**EXERCISE REQUIREMENTS:**
Please report how many lines of the rows below contain the word "years". Give only the number.
========================================
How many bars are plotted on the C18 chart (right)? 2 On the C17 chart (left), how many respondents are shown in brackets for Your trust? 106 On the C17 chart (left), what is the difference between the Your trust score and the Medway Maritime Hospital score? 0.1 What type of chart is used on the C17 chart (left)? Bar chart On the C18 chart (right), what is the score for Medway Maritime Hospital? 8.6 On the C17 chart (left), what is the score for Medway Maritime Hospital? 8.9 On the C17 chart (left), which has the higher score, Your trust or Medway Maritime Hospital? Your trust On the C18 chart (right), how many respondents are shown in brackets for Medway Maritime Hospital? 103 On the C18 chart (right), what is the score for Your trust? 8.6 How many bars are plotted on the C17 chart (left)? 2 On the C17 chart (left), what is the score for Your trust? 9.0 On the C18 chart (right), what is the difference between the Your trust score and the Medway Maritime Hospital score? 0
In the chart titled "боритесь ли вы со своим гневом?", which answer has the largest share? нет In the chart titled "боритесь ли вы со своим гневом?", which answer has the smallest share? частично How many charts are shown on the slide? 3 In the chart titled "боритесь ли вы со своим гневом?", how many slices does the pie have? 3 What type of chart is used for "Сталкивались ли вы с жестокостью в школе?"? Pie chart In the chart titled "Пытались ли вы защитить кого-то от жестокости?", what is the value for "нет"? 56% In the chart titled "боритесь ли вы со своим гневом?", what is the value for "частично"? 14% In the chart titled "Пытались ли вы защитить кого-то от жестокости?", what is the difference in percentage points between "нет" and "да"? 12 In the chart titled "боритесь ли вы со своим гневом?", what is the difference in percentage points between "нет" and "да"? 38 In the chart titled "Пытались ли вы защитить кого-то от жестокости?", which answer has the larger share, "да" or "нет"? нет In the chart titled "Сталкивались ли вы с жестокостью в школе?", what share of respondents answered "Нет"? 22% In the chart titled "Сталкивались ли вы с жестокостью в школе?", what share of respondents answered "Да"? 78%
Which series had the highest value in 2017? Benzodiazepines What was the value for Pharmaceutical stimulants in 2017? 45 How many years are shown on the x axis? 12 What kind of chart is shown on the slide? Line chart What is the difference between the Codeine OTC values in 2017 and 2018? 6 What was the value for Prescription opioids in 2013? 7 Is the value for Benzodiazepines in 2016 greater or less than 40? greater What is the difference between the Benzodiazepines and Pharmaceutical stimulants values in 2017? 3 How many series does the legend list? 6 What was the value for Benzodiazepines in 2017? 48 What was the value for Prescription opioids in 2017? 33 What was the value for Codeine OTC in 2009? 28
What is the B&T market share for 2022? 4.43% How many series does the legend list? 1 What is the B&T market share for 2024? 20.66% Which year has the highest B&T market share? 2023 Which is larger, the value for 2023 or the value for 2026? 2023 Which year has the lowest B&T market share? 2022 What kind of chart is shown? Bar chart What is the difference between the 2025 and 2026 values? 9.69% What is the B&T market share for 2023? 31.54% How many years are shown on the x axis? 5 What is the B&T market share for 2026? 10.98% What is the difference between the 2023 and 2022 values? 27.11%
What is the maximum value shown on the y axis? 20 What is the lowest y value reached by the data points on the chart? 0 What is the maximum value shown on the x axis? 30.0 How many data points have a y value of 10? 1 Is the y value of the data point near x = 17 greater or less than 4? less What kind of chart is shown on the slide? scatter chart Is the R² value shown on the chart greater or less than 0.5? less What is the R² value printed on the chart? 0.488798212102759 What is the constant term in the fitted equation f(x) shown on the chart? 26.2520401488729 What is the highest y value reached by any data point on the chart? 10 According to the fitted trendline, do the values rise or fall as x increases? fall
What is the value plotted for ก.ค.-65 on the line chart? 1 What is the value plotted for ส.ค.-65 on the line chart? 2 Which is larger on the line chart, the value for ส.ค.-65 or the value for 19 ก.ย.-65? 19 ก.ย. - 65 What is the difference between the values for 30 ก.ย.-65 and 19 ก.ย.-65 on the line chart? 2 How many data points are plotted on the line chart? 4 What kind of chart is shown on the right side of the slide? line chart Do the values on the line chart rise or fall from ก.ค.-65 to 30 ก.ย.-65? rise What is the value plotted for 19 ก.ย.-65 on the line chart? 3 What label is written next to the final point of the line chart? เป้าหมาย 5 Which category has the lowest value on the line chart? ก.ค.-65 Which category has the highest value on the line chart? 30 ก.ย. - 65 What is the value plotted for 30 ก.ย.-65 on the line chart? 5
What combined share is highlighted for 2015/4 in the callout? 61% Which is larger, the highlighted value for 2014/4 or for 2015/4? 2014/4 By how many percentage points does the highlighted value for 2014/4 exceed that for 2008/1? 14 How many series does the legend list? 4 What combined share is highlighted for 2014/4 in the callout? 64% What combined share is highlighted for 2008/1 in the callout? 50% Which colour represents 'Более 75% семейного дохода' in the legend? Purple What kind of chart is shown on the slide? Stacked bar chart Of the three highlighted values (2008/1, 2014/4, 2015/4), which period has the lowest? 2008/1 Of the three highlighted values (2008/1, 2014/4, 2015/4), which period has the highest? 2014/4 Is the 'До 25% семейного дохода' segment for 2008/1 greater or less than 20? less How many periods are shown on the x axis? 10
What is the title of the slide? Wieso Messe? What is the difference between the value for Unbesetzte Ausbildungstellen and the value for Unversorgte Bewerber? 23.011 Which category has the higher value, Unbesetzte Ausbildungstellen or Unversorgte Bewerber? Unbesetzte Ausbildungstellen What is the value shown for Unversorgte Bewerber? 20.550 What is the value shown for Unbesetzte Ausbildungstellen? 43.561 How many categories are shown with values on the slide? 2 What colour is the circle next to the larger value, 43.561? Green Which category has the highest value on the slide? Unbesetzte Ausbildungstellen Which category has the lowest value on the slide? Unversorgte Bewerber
========================================
**YOUR RESPONSE:**
2